Spring Divide RAM usage by 5 for ResultSets from ColumnMapRowMapper

In our application, we heavily use procedures returning cursors/ResultSets. We found a big unjustified RAM usage causing problems in production.

It is caused by ColumnMapRowMapper: mapOfColumnValues is a LinkedCaseInsensitiveMap. The LinkedCaseInsensitiveMap of each row has a caseInsensitiveKeys map whose keys are key.toLowerCase(getLocale()). Here lies the problem: for each data row, all the column names are duplicated (lower-cased) in memory.

This is huge: we often go OutOfMemoryError in exports, or when a lot of concurrent users are reading ResultSets at the same time.

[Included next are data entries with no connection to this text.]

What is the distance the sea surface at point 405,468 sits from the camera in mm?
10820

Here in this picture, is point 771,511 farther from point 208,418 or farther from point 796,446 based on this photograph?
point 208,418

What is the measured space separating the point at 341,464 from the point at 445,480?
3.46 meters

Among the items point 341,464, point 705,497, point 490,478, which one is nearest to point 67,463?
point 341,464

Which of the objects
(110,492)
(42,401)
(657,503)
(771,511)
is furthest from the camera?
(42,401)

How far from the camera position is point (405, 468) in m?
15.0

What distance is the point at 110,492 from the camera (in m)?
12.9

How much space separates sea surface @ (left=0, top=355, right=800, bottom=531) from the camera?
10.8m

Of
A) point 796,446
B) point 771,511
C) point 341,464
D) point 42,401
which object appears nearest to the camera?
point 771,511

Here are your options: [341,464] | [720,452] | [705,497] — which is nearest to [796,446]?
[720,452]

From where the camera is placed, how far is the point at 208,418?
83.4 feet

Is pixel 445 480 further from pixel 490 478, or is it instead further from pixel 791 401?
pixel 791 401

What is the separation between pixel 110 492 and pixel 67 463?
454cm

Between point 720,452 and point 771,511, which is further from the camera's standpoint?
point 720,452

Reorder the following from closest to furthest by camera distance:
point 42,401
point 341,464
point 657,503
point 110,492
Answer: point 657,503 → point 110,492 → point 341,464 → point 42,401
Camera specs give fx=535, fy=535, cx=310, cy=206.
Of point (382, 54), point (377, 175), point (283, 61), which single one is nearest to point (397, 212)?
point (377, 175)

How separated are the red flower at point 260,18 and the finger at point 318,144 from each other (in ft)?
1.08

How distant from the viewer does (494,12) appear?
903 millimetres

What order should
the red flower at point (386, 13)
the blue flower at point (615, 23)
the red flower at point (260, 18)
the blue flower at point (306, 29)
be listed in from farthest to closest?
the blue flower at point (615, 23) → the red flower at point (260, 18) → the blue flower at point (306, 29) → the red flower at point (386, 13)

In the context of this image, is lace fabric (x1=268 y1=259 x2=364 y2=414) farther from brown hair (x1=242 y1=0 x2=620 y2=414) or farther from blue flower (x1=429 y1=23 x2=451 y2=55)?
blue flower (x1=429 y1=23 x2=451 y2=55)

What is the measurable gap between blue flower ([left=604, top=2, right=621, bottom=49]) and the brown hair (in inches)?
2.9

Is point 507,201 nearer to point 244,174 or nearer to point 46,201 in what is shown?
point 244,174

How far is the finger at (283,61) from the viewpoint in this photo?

We found we could divide RAM by a factor of about 2,2 in our case, by just avoiding all these duplicate Strings.

And to go further, each mapped row has an HashMap. Out of curiosity, we replaced the HashMap with a simple Object[], using the LinkedCaseInsensitiveMap as a Map. Here again, we gained an additional factor of about 2,2 in RAM urage.

By using both optimizations, we have divided by about 5 the RAM usage of ResultSet mapped by Spring. This is a huge benefit for our users, experiencing no OutOfMemory anymore, and able to do more work in parallel. We think this solution is optimal: there is no more optimization that could be done do reduce memory further (while keeping the code readable and decoupled).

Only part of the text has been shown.